• **COSA FARE**
A - Rispondi a queste domande sul testo che presenta il libro «Uno Sbirro Al Volante»:
(i) Quale casa editrice pubblica il libro?
(ii) In quale città si svolgono principalmente i fatti narrati?
(iii) In che mese e anno è nato l'autore?
B - Per favore, prosegui il testo che presenta il libro «Uno Sbirro Al Volante», partendo dopo la sua ultima frase.

• **FONTE**
■ ■ ■ ■

La lettura di un libro, apre la mente e il ricordo dei valorosi Nuclei Radiomobili Carabinieri d’Italia!!

Roma, 30.01.2019 – “Uno Sbirro Al Volante“, questo il titolo del bel libro scritto col cuore da un bravissimo Militare dell’Arma veneta, Francesco Contri, del quale ho avuto il piacere di esserne stato Comandante per tre anni negli ormai lontani anni 2006/09…Il libro è edito da Mediagraf spa di Noventa Padovana (PD), i cui proventi di 16,00 euro, vanno intestati con la causale “Acquisto libro per successiva donazione ai bambini terremotati di Amatrice“..
Un volume di agevole lettura che, come scrive l’autore,”..si ispira a fatti realmente accaduti nel corso della mia breve carriera nell’Arma dei Carabinieri e riporta, con un pizzico d’ironia e una certa velatura romanzesca, alcuni episodi che mi hanno coinvolto in prima persona. I fatti si svolgono principalmente nella città di Padova e nella sua Provincia, un’area economicamente e socialmente ricca e variegata, che ospita innumerevoli attività commerciali e artigianali, immersa nella Pianura padano-veneta e posta ai piedi dei Colli Euganei. Ciò che mi accingo a narrare è il frutto delle mie esperienze personali e del desiderio di ricordare amici e colleghi con cui ho condiviso fatiche, avventure ed emozioni. Sono nato a Padova nell’ ottobre 1970 da una famiglia borghese: Padre, Ufficiale dell’Esercito nella riserva, Madre casalinga, due Fratelli più grandi di me di dieci e undici anni. Uno è Ufficiale (.. da me ben conosciuto nel grado di Tenente Colonnello, quale validissimo Comandante del Gruppo Tutela Ambiente di Napoli con competenze operative nel sud Italia quando per tre anni sono stato responsabile nazionale di quel bel Reparto.. nda), l’altro, Sottufficiale dell’Arma dei Carabinieri, attualmente in quiescenza..” Le pagine che seguono raccontano numerose vicende vissute presso il Nucleo Radiomobile di Padova.
“..Chi lavora alla Radiomobile è consapevole, come lo sono le mogli e le fidanzate, gli amici, i familiari, che si deve lavorare anche di domenica, a Natale, a Capodanno, a Pasqua e a Ferragosto. Lo sanno bene in quanto orgogliosi di appartenere a questo reparto, come lo sono stato io..”. Alla conclusione del racconto l’autore, probabilmente rattristato, ma fiero come sempre, narra ciò che lo ha portato a ottenere il riconoscimento dello status di “Vittima del Dovere“..

■ ■ ■ ■

• **ESTRATTI DELLE VOCI**

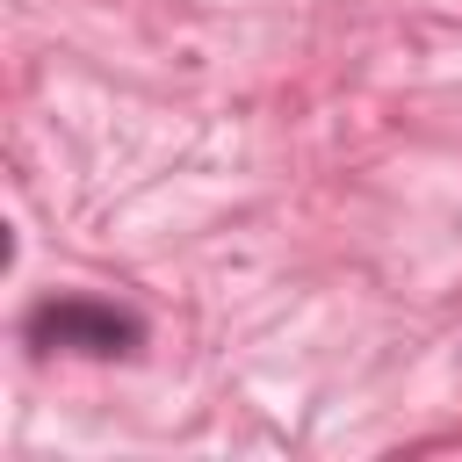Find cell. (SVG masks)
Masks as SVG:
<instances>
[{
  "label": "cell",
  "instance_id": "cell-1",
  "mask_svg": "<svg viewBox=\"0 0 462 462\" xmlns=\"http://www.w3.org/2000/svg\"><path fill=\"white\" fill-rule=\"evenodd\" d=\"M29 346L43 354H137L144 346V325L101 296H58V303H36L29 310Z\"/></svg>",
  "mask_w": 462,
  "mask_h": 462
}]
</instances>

■ ■ ■ ■

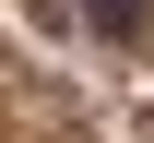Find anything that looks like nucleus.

■ ■ ■ ■

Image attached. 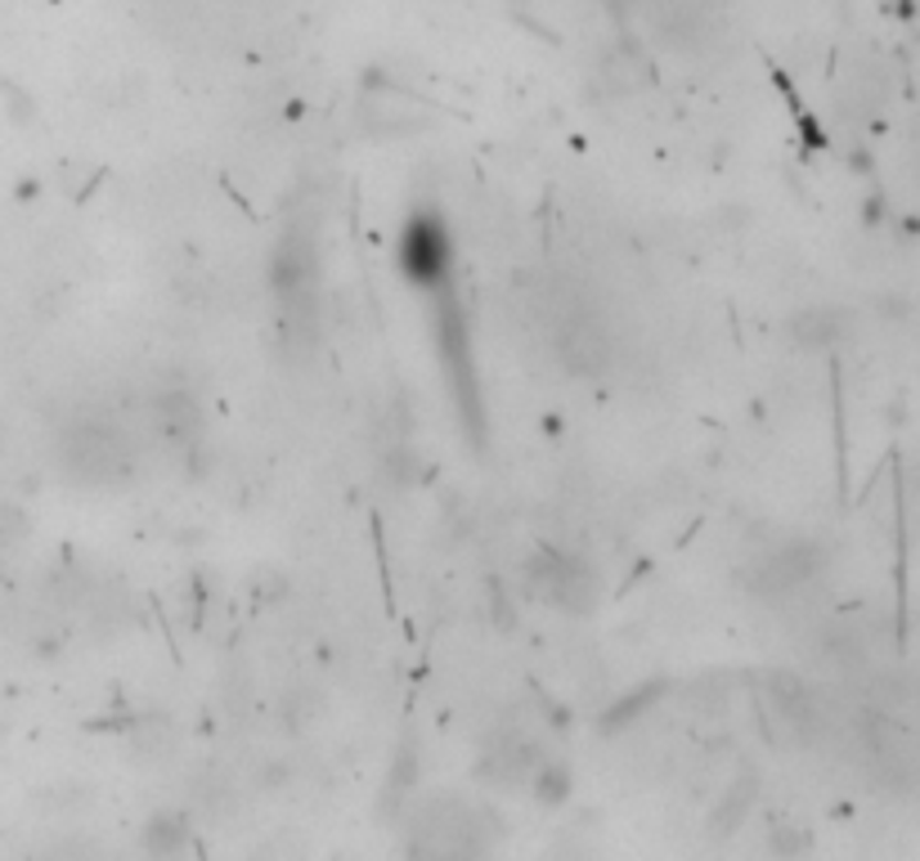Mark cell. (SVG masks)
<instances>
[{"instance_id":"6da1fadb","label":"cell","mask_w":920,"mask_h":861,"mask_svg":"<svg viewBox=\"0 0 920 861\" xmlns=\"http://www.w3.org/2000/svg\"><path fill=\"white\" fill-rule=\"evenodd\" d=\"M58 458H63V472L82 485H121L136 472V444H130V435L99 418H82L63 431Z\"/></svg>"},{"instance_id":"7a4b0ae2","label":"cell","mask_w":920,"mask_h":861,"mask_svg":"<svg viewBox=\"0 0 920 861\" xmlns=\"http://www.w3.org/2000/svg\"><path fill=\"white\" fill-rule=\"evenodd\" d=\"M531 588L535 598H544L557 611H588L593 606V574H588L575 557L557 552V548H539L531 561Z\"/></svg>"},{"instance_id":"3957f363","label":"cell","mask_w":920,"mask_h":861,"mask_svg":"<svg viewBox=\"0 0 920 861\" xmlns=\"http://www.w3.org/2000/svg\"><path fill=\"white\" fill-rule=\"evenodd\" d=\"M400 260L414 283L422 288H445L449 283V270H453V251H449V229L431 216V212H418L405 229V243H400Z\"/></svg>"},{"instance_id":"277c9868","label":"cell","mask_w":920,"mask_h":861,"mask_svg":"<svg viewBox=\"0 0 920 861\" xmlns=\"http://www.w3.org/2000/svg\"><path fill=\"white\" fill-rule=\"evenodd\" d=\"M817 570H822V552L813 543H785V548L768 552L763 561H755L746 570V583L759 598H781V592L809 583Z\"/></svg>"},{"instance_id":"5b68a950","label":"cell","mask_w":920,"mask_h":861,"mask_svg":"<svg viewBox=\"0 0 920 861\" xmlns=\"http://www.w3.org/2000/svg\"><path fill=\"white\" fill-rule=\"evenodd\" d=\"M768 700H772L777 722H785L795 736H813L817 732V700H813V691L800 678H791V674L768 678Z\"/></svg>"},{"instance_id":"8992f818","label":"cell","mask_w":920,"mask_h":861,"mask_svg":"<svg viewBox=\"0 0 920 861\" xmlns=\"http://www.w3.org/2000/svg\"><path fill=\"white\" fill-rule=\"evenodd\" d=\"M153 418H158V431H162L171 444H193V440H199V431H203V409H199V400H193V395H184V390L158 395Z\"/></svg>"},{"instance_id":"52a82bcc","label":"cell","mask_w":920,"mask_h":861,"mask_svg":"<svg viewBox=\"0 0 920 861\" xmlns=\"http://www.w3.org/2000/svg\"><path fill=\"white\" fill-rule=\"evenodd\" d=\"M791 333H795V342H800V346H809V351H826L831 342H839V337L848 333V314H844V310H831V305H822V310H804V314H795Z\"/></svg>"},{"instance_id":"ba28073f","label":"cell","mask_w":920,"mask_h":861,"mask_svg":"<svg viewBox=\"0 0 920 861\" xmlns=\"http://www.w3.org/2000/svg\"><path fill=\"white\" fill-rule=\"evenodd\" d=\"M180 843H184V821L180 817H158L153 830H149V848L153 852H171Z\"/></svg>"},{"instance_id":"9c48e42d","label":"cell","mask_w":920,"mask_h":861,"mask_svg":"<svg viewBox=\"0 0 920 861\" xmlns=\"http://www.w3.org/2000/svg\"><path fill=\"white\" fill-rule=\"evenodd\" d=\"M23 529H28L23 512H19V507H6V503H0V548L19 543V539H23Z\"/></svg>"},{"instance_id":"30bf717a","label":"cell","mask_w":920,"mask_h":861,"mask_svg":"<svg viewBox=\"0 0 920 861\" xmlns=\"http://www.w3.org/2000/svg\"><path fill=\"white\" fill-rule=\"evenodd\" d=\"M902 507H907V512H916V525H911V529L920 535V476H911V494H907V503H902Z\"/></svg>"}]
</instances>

■ ■ ■ ■

• **RISPOSTE AI COMPITI**
A -
(i) Mediagraf spa di Noventa Padovana (PD).
(ii) Padova, con la sua provincia.
(iii) Ottobre 1970.

B -
“L’ 11 maggio 2008, turno serale. Con i dispositivi luminosi e sonori inseriti e intimando l’alt con l’altoparlante della macchina di servizio, invitai lo sconosciuto a fermare la propria corsa, ma questi, incurante del traffico del sabato sera oltrepassò una fila di auto ferme al semaforo rosso, con noi al seguito, per intraprendere una curva a destra piuttosto larga, tanto da fargli perdere il controllo della BMW e schiantarsi contro un palo semaforico. Il mio autista, messosi di traverso, sbarrò la via di fuga ma provocò la caduta del palo del semaforo (alto 7 m), sul tetto dell’ autoradio, lato passeggero, esattamente dove io mi trovavo, tirando giù anche il palo semaforico alla mia destra. Ebbi la prontezza di spirito di scendere dalla macchina per raggiungere il fuggitivo che, nel frattempo, se la stava dando a gambe, nonostante il mio autista riuscisse a saltargli addosso giusto in tempo per ammanettarlo. A quel punto, però, io caddi a terra come una pera matura. Quindi, sulla barella, replicai: “Signor Tenente, non ho sparato perché c’era troppo traffico e non c’erano le condizioni ambientali per farlo..! Iniziai così un lungo periodo di convalescenza che nel 2009 mi portò al congedo assoluto dall’Arma dei Carabinieri e al reimpiego nelle aree funzionali civili del Ministero della Difesa, meritando la qualifica di “Vittima del Dovere”.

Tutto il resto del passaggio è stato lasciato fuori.